Wednesday, 2 February 2011
An Exploration of Bad Polygons
I'd hoped to get further with my Urban Atlas simulation, but have been distracted by badly formed polygons. In using osm2pgsql, I relied on it for conversion of OSM data to polygons in PostGIS. The polygons get created and load fine, but once I started clipping sets of data I noticed that I was losing some landuse polygons. Specifically I noticed that the residential landuse for the two large villages (or small towns) of Bingham and Radcliffe-on-Trent were missing. The image above shows the Harlequin area of Radcliffe with residential landcover (red), but the polygon for the rest of the village has gone.
I was not at all sure where the problem lay. I reimported the data with a different version of osm2pgsql; I used an older data set; I even rendered the area using a modified version of the OSM mapnik stylesheet (see image to right with the missing polygons highlighted) . In all cases the Bingham and Radcliffe polygons could be retrieved and displayed in QGIS but disappeared on clipping. They were successfully rendered by mapnik. When I tried to perform the clipping in PostGIS the error messages were much more explicit. A bit of delving in the PostGIS manual led me to the ST_IsValid and ST_IsValidReason functions. Even better a quick search found a nifty function called CleanGeometry (link to code here) which I have now installed in my template OSM database on Postgres. Running this on the landuse polygons got rid of the intersections, so problem solved.

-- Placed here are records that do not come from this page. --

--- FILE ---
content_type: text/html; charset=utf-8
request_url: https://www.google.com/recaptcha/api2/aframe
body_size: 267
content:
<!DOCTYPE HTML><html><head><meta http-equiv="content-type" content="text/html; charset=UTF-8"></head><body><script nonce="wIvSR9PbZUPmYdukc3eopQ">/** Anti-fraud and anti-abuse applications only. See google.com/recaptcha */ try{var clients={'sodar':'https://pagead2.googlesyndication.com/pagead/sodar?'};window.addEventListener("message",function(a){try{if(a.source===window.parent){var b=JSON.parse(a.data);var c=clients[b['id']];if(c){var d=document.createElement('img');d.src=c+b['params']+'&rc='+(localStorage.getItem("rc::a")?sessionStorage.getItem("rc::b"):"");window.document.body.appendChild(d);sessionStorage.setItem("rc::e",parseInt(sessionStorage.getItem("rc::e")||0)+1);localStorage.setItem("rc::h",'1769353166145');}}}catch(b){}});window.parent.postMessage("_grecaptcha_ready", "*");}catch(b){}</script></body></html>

Only partially. It's really much better to find the problem at source and resolve it there. I had tried the JOSM validator on the data but it did not report any problems, so I was still uncertain if it was a hidden bug in osm2pgsql or a data problem.
I left the issue for a couple of days, until, whilst checking some address data, I noticed Geofabrik's OSM Inspector had a set of Geometry validation tools. I'd never found a use for these in the past. Of course, Jochen Topf and Frederik Ramm thought about this sort of problem long ago and I could instantly see the exact location of the problems, and even click on an icon to start-up Potlatch in the right location. Just another illustration of the rich endowment of the OSM ecosystem.
Great Britain has around 1500 badly formed polygons (based on data from Jan 22) or about 0.2% of the total data. Of these about 80% are self-intersecting and the rest are mainly self-intersecting rings. Many are buildings (400 or so, as seen in the screen-shot above), with the rest more or less evenly distributed between landuse, woodland (natural=wood) and water (natural=water). Overall the error rate is extraordinarily low given that most OSM contributors are, like me, probably don't do formal checks on the geometry of their data.
So I can go back to my simulation, having once more found that OSM provides the tools I need.